Image acquisition and processing
Imaging was carried out with a Leica SP8 confocal laser scanning microscope equipped with a 405 nm diode laser, a 458, 476, 488, 496 and 514 nm Argon laser, a 561 nm diode pumped solid state laser and a 633 nm HeNe laser. Images were obtained with 20x dry and 63x oil-immersion objectives and 1024x1024 pixel format. Images were acquired using LAS X software. The images of the entire gut were obtained by imaging at the standard size and then merging maximal projections of Z-stacks with the Tiles Scan tool. Fluorescent intensity was determined from FIJI software.
Quantification of cell numbers per posterior midgut
Z stack images through the width of the posterior midgut were acquired along the length of the posterior midgut from the R4a compartment to midgut-hindgut junction. Maximum projections of each Z stack were obtained, and the total number of each cell type was counted manually and exported to Microsoft Excel and GraphPad Prism for further statistical analysis.
Quantification and statistical analysis
For quantifications of all experiments, n represents the number of independent biological samples analyzed (the number of guts, the number of wing disc, the number of twin spots), error bars represent standard deviation (SD). Statistical significance was determined using the t-test or ANOVA as noted in the figure legends. They were expressed as P values. (*) denotes p < 0.05, (**) denotes p < 0.01, (***) denotes p < 0.001, (****) denotes p < 0.0001. (ns) denotes values whose difference was not significant.
Author contributions
T.H., J.L. and B.S. conceived the ideas and designed the experiments. T.H. conducted most experiments and performed the analysis of the results. J.L. performed the loss-of-function experiments of PheRS and the mTOR signaling tests, the adult wing measurements and the FACS analysis, including analyzing their data. T.H., J.L. and B.S. wrote the manuscript.

=-=-=-=-=

**Tasks and exercises:**
1. Return the stretch of the methods section from "Image acquisition and" through "from FIJI software.", word for word.
2. According to the methods section, which software was used to determine fluorescent intensity?
3. List every software program named in the methods section.
The material has no connection to the methods section.

**The data:**

=-=-=-=-=

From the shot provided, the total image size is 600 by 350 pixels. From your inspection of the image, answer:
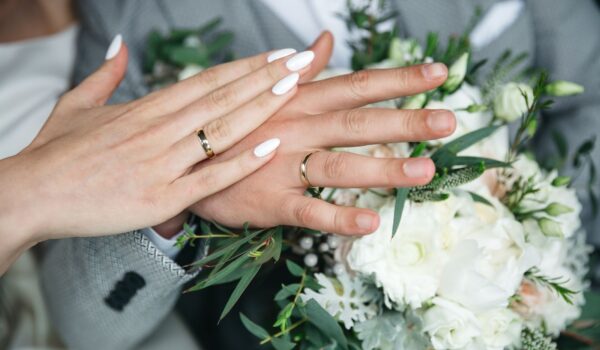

=-=-=-=-=

**Results for the exercise:**
1.
Image acquisition and processing
Imaging was carried out with a Leica SP8 confocal laser scanning microscope equipped with a 405 nm diode laser, a 458, 476, 488, 496 and 514 nm Argon laser, a 561 nm diode pumped solid state laser and a 633 nm HeNe laser. Images were obtained with 20x dry and 63x oil-immersion objectives and 1024x1024 pixel format. Images were acquired using LAS X software. The images of the entire gut were obtained by imaging at the standard size and then merging maximal projections of Z-stacks with the Tiles Scan tool. Fluorescent intensity was determined from FIJI software.

2. FIJI software

3. LAS X, FIJI, Microsoft Excel, GraphPad Prism